The company appeared to be making headway, striking a deal with NBC to air Hip Hop Nation, a show focusing on the rap and hip hop music scene, and another with FOX for extreme sports show Playground Earth. Hip Hop Nation now is seen in 100 markets nationwide, while Playground Earth programs have been syndicated overseas.
The PAX network aired a Zoom-produced special, “Women in Comedy,” nationally on this past Thanksgiving, marking the company’s first prime-time special.

Zoom officials said broadcasters were attracted to its offerings because of their low cost, their digital production and the much sought-after demographics that they bring, with shows targeting 18- to 34-year-olds.

Burning through $20 million

With its successes, more venture capital rolled in.

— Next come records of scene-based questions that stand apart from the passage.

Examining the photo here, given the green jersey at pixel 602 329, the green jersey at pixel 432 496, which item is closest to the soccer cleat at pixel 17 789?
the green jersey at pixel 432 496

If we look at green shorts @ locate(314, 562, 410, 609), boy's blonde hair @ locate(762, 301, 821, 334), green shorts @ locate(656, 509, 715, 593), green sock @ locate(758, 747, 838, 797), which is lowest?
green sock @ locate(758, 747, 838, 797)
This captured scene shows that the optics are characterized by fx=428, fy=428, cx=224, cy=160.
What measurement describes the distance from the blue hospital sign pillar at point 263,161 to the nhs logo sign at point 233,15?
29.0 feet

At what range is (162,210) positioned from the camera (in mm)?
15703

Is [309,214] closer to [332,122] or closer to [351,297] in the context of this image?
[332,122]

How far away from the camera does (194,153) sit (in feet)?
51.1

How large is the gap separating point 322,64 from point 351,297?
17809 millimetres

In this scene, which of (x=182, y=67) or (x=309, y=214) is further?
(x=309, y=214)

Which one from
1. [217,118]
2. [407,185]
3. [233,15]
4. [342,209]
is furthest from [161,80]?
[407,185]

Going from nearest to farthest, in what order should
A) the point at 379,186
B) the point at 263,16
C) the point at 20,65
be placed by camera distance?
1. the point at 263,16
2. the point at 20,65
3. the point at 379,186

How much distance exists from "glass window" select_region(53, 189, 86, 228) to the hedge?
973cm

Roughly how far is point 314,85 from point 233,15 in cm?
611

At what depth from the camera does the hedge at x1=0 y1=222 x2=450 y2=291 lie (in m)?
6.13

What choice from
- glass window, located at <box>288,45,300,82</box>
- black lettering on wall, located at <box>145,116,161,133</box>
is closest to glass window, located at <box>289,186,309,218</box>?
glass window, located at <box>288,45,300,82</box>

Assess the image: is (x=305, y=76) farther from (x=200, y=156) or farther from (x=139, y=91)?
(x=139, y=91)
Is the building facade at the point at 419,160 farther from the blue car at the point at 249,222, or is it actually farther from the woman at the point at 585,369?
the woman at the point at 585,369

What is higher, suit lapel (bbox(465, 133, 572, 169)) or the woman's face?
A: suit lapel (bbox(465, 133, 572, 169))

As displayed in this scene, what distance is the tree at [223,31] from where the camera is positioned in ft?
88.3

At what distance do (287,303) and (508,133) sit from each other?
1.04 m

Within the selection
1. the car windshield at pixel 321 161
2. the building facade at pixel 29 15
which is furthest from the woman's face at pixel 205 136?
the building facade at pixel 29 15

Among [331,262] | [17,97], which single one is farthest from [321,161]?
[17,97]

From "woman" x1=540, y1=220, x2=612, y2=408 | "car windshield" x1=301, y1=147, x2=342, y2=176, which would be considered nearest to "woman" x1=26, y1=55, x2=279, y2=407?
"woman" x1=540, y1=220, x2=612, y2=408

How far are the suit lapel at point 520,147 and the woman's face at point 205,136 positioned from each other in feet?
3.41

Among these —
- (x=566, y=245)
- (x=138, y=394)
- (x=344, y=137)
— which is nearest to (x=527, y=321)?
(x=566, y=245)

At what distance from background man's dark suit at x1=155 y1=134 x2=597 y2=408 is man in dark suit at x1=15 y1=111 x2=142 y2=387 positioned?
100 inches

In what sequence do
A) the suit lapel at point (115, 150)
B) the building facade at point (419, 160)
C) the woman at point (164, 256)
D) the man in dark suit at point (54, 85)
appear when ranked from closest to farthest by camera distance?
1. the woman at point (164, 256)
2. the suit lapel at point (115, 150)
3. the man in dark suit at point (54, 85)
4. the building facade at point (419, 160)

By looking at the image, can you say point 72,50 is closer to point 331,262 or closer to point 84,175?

Almost half of the $20 million the company raised during its lifetime came last year from firms like Intersouth, Kentucky-based Chrysalis Ventures, Cordova Ventures of Atlanta and angel investor groups. Officials said they had enough money to last through 2003, when the company was expected to start making a profit.

But Wieler says the company was continually plagued by lower-than-expected revenue and high costs. The company laid off a handful of employees last summer, then moved into swank new offices in Chapel Hill.

“When you don’t hit your plan and have to go back and ask for more money, that’s tough. You can do it once, maybe, but you can’t keep doing it,” he says. “Controlling expenses meant ceasing operations.”
Mark Hefflinger, editor of industry news service Digital Media Wire, says he’s surprised Zoom lasted as long as it did based on what it produced.

“They were a holdout. A lot of similar companies, including those with ties to major studios, have been out of business for some time,” Hefflinger says.

Frey and a skeleton crew will now try to get what they can for Zoom’s equipment and its rights to shows in production, Wieler says, and then everyone will move on.

“We really had a lot of talent here,” he says. “Zoom directors have been inspired by this experience to try other things, and I’m excited about the possibilities for them, whether it’s in Hollywood or at a local TV station or doing their own independent projects.”